*** RECORDS SUPPLIED Section Begins ***

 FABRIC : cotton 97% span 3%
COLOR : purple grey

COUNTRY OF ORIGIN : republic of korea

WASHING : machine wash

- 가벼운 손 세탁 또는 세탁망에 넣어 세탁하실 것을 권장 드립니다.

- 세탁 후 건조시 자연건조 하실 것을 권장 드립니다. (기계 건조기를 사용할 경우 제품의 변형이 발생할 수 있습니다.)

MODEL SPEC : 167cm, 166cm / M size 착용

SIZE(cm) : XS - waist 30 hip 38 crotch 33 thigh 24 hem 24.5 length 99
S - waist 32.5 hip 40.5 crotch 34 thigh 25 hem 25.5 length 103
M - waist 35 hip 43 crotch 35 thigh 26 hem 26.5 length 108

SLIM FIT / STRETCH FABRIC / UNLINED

*** RECORDS SUPPLIED Section Ends ***
*** RECORDS SUPPLIED Section Begins ***

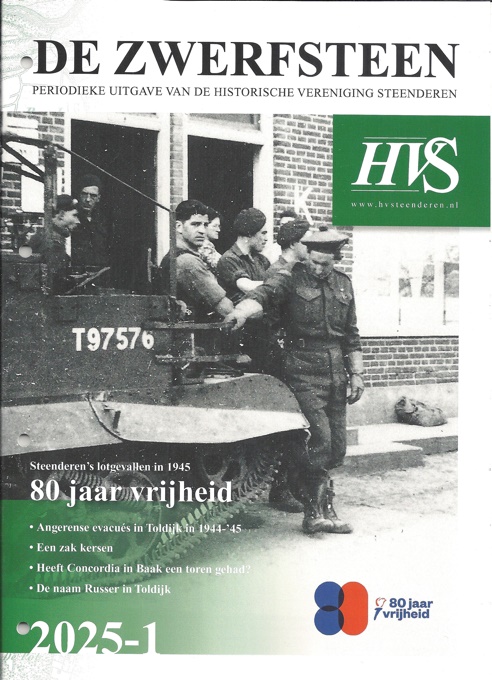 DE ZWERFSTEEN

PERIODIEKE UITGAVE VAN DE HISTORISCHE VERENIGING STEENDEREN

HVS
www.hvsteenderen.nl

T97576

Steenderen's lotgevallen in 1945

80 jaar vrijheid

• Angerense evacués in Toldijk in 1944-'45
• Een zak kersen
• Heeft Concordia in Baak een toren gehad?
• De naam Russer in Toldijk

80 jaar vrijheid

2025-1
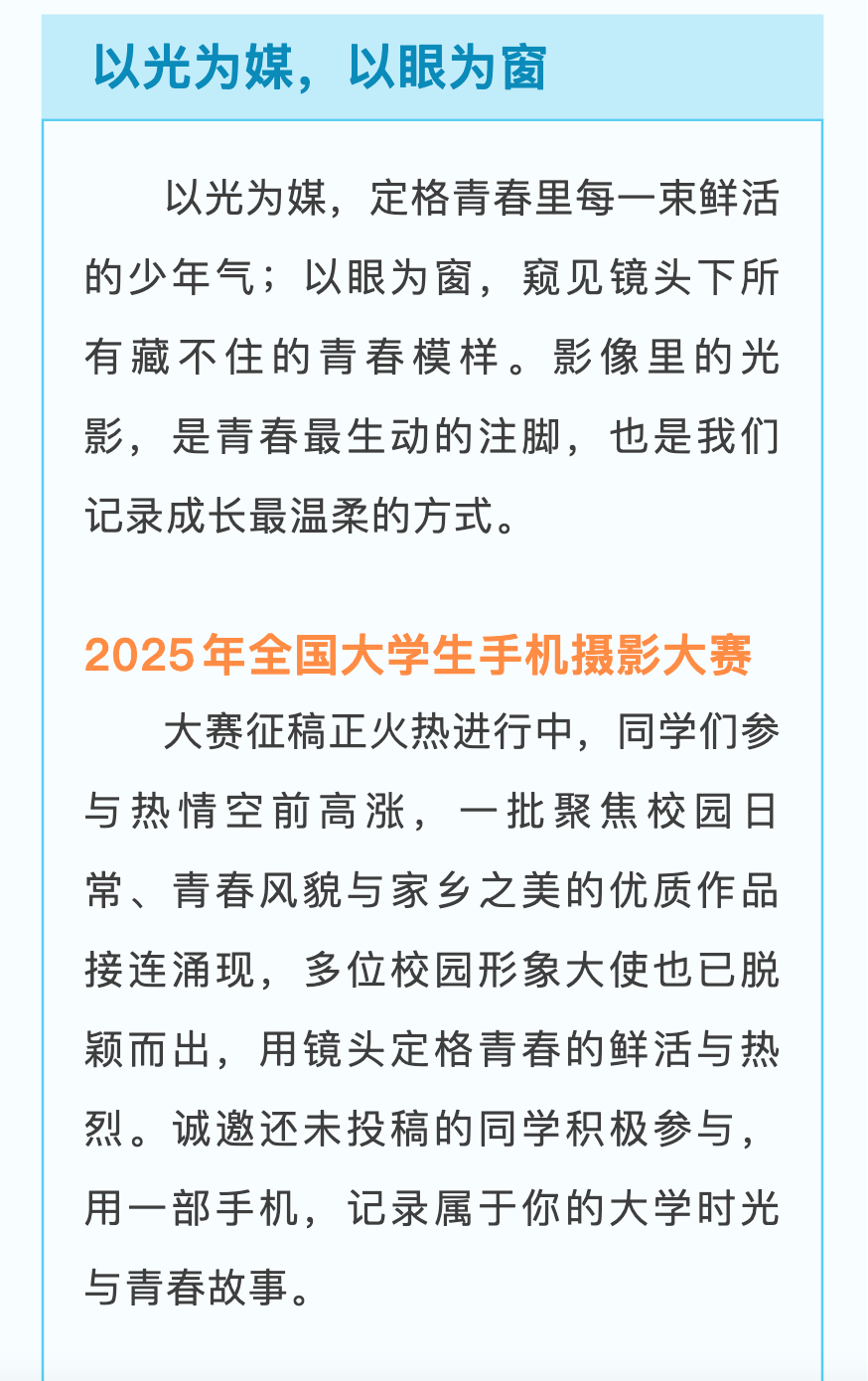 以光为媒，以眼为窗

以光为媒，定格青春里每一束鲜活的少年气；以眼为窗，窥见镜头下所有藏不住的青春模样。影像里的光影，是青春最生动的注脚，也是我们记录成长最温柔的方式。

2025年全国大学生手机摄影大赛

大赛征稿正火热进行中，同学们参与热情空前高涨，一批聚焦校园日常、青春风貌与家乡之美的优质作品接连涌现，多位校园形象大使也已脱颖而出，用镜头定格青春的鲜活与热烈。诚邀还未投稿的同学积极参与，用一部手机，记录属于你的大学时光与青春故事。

*** RECORDS SUPPLIED Section Ends ***

• _EXERCISE PROMPT_:
What are the lines above, starting at the one with "- 세탁 후 건조시 자연건조" and ending at the one with "SLIM FIT / STRETCH FABRIC / UNLINED"? Give them again exactly, and only them.

• _EXERCISE OUTPUT_:
- 세탁 후 건조시 자연건조 하실 것을 권장 드립니다. (기계 건조기를 사용할 경우 제품의 변형이 발생할 수 있습니다.)

MODEL SPEC : 167cm, 166cm / M size 착용

SIZE(cm) : XS - waist 30 hip 38 crotch 33 thigh 24 hem 24.5 length 99
S - waist 32.5 hip 40.5 crotch 34 thigh 25 hem 25.5 length 103
M - waist 35 hip 43 crotch 35 thigh 26 hem 26.5 length 108

SLIM FIT / STRETCH FABRIC / UNLINED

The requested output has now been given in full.